Ah ! Vous me rassurez, j’ai vraiment cru que les journalistes menaçaient de leur permis de tuer pour obtenir leurs infos !
Merci d’avoir corrigé l’erreur factuelle de la préfacture, j’aurais effectivement dû vérifier qui attribuait la carte.
« Elle ne donne AUCUN droit particulier en elle-même (sauf sur le plan fiscal, et encore...) : si un journaliste pose des questions, nul n’est obligé de lui répondre (il n’est pas policier) ; il n’a pas accès à une information non-publique ; ne peut pas rentrer dans un bâtiment sans y avoir été invité ; etc. »
Oui et non, si j’appelle un cadre supérieur d’une administration ou du privé en disant que je fais un papier amateur pour le compte d’Agora vox, et que je souhaiterais son avis, son commentaire ou des précisions sur telle ou telle affaire, j’ai beaucoup moins de chances d’obtenir des réponses que si je le fais au nom du Monde, Libé, Le point, France 3 et autres, non ? En clair, je vais me faire jeter, sauf pour les blogueurs les plus connus, type Maître Eolas, Pierre Assouline, etc.
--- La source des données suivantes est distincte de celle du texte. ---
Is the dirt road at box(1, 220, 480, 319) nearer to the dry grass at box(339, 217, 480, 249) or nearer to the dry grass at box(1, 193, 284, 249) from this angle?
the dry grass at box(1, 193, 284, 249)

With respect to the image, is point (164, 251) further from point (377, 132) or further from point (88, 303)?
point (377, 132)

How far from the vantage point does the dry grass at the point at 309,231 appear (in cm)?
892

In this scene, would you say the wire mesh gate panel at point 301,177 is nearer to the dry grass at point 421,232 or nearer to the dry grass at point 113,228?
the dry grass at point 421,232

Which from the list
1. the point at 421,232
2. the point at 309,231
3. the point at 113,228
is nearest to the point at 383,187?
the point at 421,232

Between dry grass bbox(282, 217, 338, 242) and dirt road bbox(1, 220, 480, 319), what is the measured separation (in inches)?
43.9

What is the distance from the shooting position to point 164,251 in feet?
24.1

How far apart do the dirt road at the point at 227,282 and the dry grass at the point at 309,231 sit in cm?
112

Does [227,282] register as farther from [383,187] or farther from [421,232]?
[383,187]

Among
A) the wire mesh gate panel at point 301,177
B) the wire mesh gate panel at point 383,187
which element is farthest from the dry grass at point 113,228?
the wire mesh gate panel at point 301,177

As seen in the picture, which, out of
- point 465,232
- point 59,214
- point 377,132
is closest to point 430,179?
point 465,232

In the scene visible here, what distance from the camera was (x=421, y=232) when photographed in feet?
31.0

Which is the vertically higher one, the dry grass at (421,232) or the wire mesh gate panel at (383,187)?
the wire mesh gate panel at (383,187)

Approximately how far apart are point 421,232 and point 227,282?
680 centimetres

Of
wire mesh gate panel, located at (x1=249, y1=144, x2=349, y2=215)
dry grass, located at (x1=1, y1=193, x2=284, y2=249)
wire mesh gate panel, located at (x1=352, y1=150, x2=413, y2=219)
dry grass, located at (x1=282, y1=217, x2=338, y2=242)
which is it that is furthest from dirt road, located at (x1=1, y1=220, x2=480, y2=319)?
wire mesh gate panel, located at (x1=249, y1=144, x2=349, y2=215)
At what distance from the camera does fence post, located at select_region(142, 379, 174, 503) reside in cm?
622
La carte d epresse donne tout de même une certaine légitimité, renforcée par la répuattion du journal ou télé concerné.
De plus, les journlistes ont accès à des infos non publiques, soit par les collègues, soit par le « off », soit par leurs informateurs. Ne serait-ce que sur la vie privée des hommes politiques et autres gens influents. Ou sur le caractère colérique de tel candidat... et ses menaces récurrentes envers les journalistes, toutes choses dont la plupart des citoyens n’ont rien su.
Pour le reste, il me semble qu’on se rejoint sur beaucoup de points.